* REQUIRED TASKS
1 – Reproduce word for word everything in the article below on the Spierig brothers, from "News: Spierig brothers" down to "Australian film marketing.".
2 – For each statement below, state whether it agrees with the article on the Spierig brothers that follows, answering yes or no and quoting the deciding words of the article.
(a) Daybreakers earned more at the US box office than it did in Australia.
(b) The writer agrees with the brothers' view of Australian film marketing.
(c) Most of the film blogs and news outlets the writer follows are Australian.
3 – Answer these questions using the article below on the Spierig brothers:
(a) In which publication did the brothers give the interview?
(b) What is the title of the upcoming Dark Crystal sequel?
(c) What long-running television program devoted to film criticism is named?

* SELECTED PASSAGE
╔══
News: Spierig brothers unhappy with Oz distribution

Ben Vernel takes a look at the Spierig brothers’ attack on Hoyts Distribution and examines Australian film marketing.

The Spierig brothers have lashed out at Hoyts Distribution – the marketing and distribution arm of the Australian cinema chain -claiming that their recent vampire thriller Daybreakers was poorly marketed. The brothers, in an interview with Inside Film, described the Australian release as “terrible”. The film raked in over $30 million at the US box office but only managed $2.49 mill locally. The Spierig Brothers (directors of Undead, Daybreakers and the upcoming Dark Crystal sequel The Power of the Dark Crystal) went on to denigrate the Australian marketing and PR industry in general, saying that “they have no clue how to market movies”.

This, as a sentiment, is something I find difficult to agree with. The vast majority of film marketing in Australia is handled excellently, with some visually interesting campaigns and a broad swathe of print, radio and online interviews by cast and crew flooding the market prior to release. If anything, film coverage and film criticism is what’s lacking – we simply do not have as many media outlets covering film in Australia as they do in the US. I am a devoted Australian film-lover but all of the film blogs, websites and news outlets I follow are American. In the states they have prominent film critics like A.O. Scott, Roger Ebert and even Armond White who are known by name and whose reputation garners actual respect (or in White’s case, notoriety). While David Stratton and Margaret Pomeranz are at the very least somewhat-known, they don’t have any influence over average moviegoers and Aussie film buffs tend to take their opinions with a grain of salt due to their undeniable and unfettered bias towards the Australian film industry. While both the USA and Australia have/had long-running television programs devoted to film criticism (At The Movies), America trumps Australia in terms of print coverage, online coverage (by a ridiculously large margin in this case) and radio/audio coverage (I listen to 8* American film and TV-related podcasts but I’m yet to hear of one Australian film podcast worth subscribing to).
╚══
* EXERCISE DATA
╔══
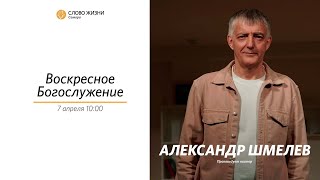 Воскресное богослужение  I 7.04.2024 I Александр Шмелев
╚══
* TASK-BY-TASK SOLUTIONS
1 –
News: Spierig brothers unhappy with Oz distribution

Ben Vernel takes a look at the Spierig brothers’ attack on Hoyts Distribution and examines Australian film marketing.

2 –
(a) Yes: "The film raked in over $30 million at the US box office but only managed $2.49 mill locally."
(b) No: "This, as a sentiment, is something I find difficult to agree with."
(c) No: "all of the film blogs, websites and news outlets I follow are American."

3 –
(a) Inside Film
(b) The Power of the Dark Crystal
(c) At The Movies